- [Task objective]
Will you transcribe each of the records below, word for word and without changing anything?

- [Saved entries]
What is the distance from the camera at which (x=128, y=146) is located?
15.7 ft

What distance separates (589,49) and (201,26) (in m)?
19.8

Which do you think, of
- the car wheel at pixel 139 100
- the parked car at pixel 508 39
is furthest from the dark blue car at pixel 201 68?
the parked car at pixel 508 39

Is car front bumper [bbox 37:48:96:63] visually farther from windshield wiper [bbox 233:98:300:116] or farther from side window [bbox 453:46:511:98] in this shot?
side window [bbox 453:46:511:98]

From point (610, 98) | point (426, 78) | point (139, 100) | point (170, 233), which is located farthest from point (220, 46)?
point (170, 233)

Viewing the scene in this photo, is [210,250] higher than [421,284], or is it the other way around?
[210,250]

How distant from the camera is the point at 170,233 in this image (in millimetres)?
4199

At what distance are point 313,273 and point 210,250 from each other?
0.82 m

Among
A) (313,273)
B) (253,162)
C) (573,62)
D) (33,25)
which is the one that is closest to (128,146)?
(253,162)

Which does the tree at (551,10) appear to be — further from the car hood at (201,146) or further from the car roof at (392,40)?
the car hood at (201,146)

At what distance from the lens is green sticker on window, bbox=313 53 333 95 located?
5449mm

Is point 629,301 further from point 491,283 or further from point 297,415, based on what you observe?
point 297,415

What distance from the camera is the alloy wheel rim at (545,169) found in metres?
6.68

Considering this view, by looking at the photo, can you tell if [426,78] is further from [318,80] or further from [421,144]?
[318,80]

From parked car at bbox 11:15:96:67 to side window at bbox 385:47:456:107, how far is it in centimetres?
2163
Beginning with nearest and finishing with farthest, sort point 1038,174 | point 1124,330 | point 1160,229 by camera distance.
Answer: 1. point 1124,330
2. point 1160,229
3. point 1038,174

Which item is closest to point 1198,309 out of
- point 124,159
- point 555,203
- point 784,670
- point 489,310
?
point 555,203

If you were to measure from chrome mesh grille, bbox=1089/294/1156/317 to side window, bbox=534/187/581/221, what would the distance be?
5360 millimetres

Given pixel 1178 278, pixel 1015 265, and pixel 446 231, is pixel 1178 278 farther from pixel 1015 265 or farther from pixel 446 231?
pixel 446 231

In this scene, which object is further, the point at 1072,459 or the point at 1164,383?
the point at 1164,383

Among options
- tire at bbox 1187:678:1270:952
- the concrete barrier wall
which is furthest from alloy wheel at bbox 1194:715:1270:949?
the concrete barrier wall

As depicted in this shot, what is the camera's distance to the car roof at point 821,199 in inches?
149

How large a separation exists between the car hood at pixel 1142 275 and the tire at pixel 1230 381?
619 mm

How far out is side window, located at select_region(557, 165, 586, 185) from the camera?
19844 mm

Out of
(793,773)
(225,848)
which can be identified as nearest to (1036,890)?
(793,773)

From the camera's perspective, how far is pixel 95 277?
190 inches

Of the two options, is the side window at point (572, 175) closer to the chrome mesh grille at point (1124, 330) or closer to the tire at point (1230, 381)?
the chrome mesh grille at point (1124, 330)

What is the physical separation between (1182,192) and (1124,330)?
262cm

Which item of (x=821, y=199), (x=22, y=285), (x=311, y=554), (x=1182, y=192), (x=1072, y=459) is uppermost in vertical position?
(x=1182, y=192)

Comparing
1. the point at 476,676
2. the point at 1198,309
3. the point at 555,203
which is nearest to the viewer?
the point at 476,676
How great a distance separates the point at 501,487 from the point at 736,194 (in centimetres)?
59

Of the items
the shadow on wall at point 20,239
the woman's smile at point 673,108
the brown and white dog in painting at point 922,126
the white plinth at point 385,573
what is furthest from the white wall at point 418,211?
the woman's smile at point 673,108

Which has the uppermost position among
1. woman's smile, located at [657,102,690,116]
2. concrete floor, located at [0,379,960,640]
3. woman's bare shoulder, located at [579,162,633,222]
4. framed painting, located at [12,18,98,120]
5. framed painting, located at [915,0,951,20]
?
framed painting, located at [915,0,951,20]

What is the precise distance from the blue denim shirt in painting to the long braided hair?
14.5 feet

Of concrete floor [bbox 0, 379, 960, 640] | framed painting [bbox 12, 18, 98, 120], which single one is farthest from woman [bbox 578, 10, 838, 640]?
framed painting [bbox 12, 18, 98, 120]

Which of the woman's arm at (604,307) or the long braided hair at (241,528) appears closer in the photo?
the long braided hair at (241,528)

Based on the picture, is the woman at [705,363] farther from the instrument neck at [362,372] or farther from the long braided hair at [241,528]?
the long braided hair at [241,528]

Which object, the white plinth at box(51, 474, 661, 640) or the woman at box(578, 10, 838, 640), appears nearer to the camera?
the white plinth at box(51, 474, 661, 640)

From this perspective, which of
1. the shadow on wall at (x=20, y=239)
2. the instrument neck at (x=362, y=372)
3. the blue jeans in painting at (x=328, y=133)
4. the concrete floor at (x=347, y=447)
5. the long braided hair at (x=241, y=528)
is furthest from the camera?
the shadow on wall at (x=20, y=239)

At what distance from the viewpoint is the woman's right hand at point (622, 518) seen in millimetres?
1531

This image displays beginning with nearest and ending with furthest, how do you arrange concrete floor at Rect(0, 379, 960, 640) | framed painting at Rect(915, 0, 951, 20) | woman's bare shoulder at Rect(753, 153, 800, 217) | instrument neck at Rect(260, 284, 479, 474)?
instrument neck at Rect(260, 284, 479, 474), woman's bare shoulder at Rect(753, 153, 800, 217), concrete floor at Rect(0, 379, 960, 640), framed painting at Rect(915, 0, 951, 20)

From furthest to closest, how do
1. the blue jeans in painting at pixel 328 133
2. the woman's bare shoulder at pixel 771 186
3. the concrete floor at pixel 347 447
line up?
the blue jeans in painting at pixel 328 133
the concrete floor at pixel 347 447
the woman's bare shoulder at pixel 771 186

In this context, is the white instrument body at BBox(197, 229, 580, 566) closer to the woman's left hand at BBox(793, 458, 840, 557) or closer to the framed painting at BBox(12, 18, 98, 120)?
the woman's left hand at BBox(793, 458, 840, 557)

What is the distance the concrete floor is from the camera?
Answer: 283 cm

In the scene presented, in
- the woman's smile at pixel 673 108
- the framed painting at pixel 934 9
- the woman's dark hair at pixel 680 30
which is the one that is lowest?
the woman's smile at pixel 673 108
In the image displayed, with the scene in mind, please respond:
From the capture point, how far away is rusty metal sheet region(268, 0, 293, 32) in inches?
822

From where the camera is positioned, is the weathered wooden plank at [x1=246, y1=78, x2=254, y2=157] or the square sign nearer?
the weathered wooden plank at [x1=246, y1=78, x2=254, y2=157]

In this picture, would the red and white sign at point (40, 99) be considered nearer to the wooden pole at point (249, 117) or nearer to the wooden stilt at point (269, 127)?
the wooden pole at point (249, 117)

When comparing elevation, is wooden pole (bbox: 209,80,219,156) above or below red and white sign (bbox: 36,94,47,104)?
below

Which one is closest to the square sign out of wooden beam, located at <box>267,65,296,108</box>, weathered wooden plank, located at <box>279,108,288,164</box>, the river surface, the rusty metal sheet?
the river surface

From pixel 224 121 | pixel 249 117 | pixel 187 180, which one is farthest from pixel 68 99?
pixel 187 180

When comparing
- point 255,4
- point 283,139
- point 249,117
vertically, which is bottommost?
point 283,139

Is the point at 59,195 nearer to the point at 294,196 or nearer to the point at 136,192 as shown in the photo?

- [Output for this task]
What is the distance from the camera at which (x=128, y=146) is located?
15.7 ft

What distance separates (589,49) and (201,26) (in m)?
19.8

Which do you think, of
- the car wheel at pixel 139 100
- the parked car at pixel 508 39
is furthest from the dark blue car at pixel 201 68?
the parked car at pixel 508 39

Is car front bumper [bbox 37:48:96:63] visually farther from windshield wiper [bbox 233:98:300:116] or farther from side window [bbox 453:46:511:98] in this shot?
side window [bbox 453:46:511:98]

From point (610, 98) | point (426, 78) | point (139, 100) | point (170, 233), which is located farthest from point (220, 46)?
point (170, 233)

Viewing the scene in this photo, is [210,250] higher than [421,284], or is it the other way around?
[210,250]

How distant from the camera is the point at 170,233 in this image (in millimetres)?
4199

At what distance are point 313,273 and point 210,250 from each other?
0.82 m

Among
A) (313,273)
B) (253,162)
C) (573,62)
D) (33,25)
which is the one that is closest to (128,146)?
(253,162)

Which does the tree at (551,10) appear to be — further from the car hood at (201,146) or further from the car roof at (392,40)?
the car hood at (201,146)

At what distance from the lens is green sticker on window, bbox=313 53 333 95 located?
5449mm

Is point 629,301 further from point 491,283 or further from point 297,415, based on what you observe?
point 297,415

What distance from the camera is the alloy wheel rim at (545,169) found in metres?
6.68

Considering this view, by looking at the photo, can you tell if [426,78] is further from [318,80] or further from [421,144]?
[318,80]

From parked car at bbox 11:15:96:67 to side window at bbox 385:47:456:107, how far is it in centimetres?
2163
Beginning with nearest and finishing with farthest, sort point 1038,174 | point 1124,330 | point 1160,229 by camera distance.
Answer: 1. point 1124,330
2. point 1160,229
3. point 1038,174

Which item is closest to point 1198,309 out of
- point 124,159
- point 555,203
- point 784,670
- point 489,310
?
point 555,203

If you were to measure from chrome mesh grille, bbox=1089/294/1156/317 to side window, bbox=534/187/581/221, what would the distance be?
5360 millimetres

Given pixel 1178 278, pixel 1015 265, and pixel 446 231, is pixel 1178 278 farther from pixel 1015 265 or farther from pixel 446 231?
pixel 446 231

In this scene, which object is further, the point at 1072,459 or the point at 1164,383?
the point at 1164,383

Among options
- tire at bbox 1187:678:1270:952
- the concrete barrier wall
which is furthest from alloy wheel at bbox 1194:715:1270:949?
the concrete barrier wall

As depicted in this shot, what is the camera's distance to the car roof at point 821,199 in inches?
149

How large a separation exists between the car hood at pixel 1142 275 and the tire at pixel 1230 381?
619 mm

How far out is side window, located at select_region(557, 165, 586, 185) from the camera?
19844 mm

Out of
(793,773)
(225,848)
which can be identified as nearest to (1036,890)?
(793,773)

From the camera's perspective, how far is pixel 95 277?
190 inches

Of the two options, is the side window at point (572, 175) closer to the chrome mesh grille at point (1124, 330) or closer to the tire at point (1230, 381)?
the chrome mesh grille at point (1124, 330)

What is the physical separation between (1182,192) and (1124,330)?
262cm

Which item of (x=821, y=199), (x=22, y=285), (x=311, y=554), (x=1182, y=192), (x=1072, y=459) is uppermost in vertical position?
(x=1182, y=192)

Comparing
1. the point at 476,676
2. the point at 1198,309
3. the point at 555,203
which is nearest to the viewer?
the point at 476,676
How great a distance separates the point at 501,487 from the point at 736,194 (in centimetres)?
59

Of the items
the shadow on wall at point 20,239
the woman's smile at point 673,108
the brown and white dog in painting at point 922,126
the white plinth at point 385,573
what is furthest from the white wall at point 418,211?
the woman's smile at point 673,108

Which has the uppermost position among
1. woman's smile, located at [657,102,690,116]
2. concrete floor, located at [0,379,960,640]
3. woman's bare shoulder, located at [579,162,633,222]
4. framed painting, located at [12,18,98,120]
5. framed painting, located at [915,0,951,20]
?
framed painting, located at [915,0,951,20]

What is the precise distance from the blue denim shirt in painting to the long braided hair?
14.5 feet

Of concrete floor [bbox 0, 379, 960, 640] | framed painting [bbox 12, 18, 98, 120], which single one is farthest from woman [bbox 578, 10, 838, 640]?
framed painting [bbox 12, 18, 98, 120]

Which of the woman's arm at (604,307) or the long braided hair at (241,528) appears closer in the photo?
the long braided hair at (241,528)

Based on the picture, is the woman at [705,363] farther from the instrument neck at [362,372] or farther from the long braided hair at [241,528]?
the long braided hair at [241,528]

Which object, the white plinth at box(51, 474, 661, 640) or the woman at box(578, 10, 838, 640), appears nearer to the camera?
the white plinth at box(51, 474, 661, 640)

From this perspective, which of
1. the shadow on wall at (x=20, y=239)
2. the instrument neck at (x=362, y=372)
3. the blue jeans in painting at (x=328, y=133)
4. the concrete floor at (x=347, y=447)
5. the long braided hair at (x=241, y=528)
is furthest from the camera?
the shadow on wall at (x=20, y=239)

At what distance from the viewpoint is the woman's right hand at point (622, 518) seen in millimetres?
1531

This image displays beginning with nearest and ending with furthest, how do you arrange concrete floor at Rect(0, 379, 960, 640) | framed painting at Rect(915, 0, 951, 20) | woman's bare shoulder at Rect(753, 153, 800, 217) | instrument neck at Rect(260, 284, 479, 474)?
instrument neck at Rect(260, 284, 479, 474), woman's bare shoulder at Rect(753, 153, 800, 217), concrete floor at Rect(0, 379, 960, 640), framed painting at Rect(915, 0, 951, 20)

From furthest to closest, how do
1. the blue jeans in painting at pixel 328 133
2. the woman's bare shoulder at pixel 771 186
3. the concrete floor at pixel 347 447
line up?
the blue jeans in painting at pixel 328 133
the concrete floor at pixel 347 447
the woman's bare shoulder at pixel 771 186

In this context, is the white instrument body at BBox(197, 229, 580, 566) closer to the woman's left hand at BBox(793, 458, 840, 557) or closer to the framed painting at BBox(12, 18, 98, 120)?
the woman's left hand at BBox(793, 458, 840, 557)

What is the distance the concrete floor is from the camera?
Answer: 283 cm

In the scene presented, in
- the woman's smile at pixel 673 108
- the framed painting at pixel 934 9
- the woman's dark hair at pixel 680 30
which is the one that is lowest?
the woman's smile at pixel 673 108
In the image displayed, with the scene in mind, please respond:
From the capture point, how far away is rusty metal sheet region(268, 0, 293, 32) in inches?
822

From where the camera is positioned, is the weathered wooden plank at [x1=246, y1=78, x2=254, y2=157] or the square sign nearer?
the weathered wooden plank at [x1=246, y1=78, x2=254, y2=157]

In this picture, would the red and white sign at point (40, 99) be considered nearer to the wooden pole at point (249, 117) or nearer to the wooden stilt at point (269, 127)?
the wooden pole at point (249, 117)

When comparing elevation, is wooden pole (bbox: 209,80,219,156) above or below red and white sign (bbox: 36,94,47,104)?
below

Which one is closest to the square sign out of wooden beam, located at <box>267,65,296,108</box>, weathered wooden plank, located at <box>279,108,288,164</box>, the river surface, the rusty metal sheet?
the river surface

From pixel 224 121 | pixel 249 117 | pixel 187 180, which one is farthest from pixel 68 99?
pixel 187 180

When comparing
- point 255,4
- point 283,139
- point 249,117
vertically, which is bottommost?
point 283,139

Is the point at 59,195 nearer to the point at 294,196 or nearer to the point at 136,192 as shown in the photo?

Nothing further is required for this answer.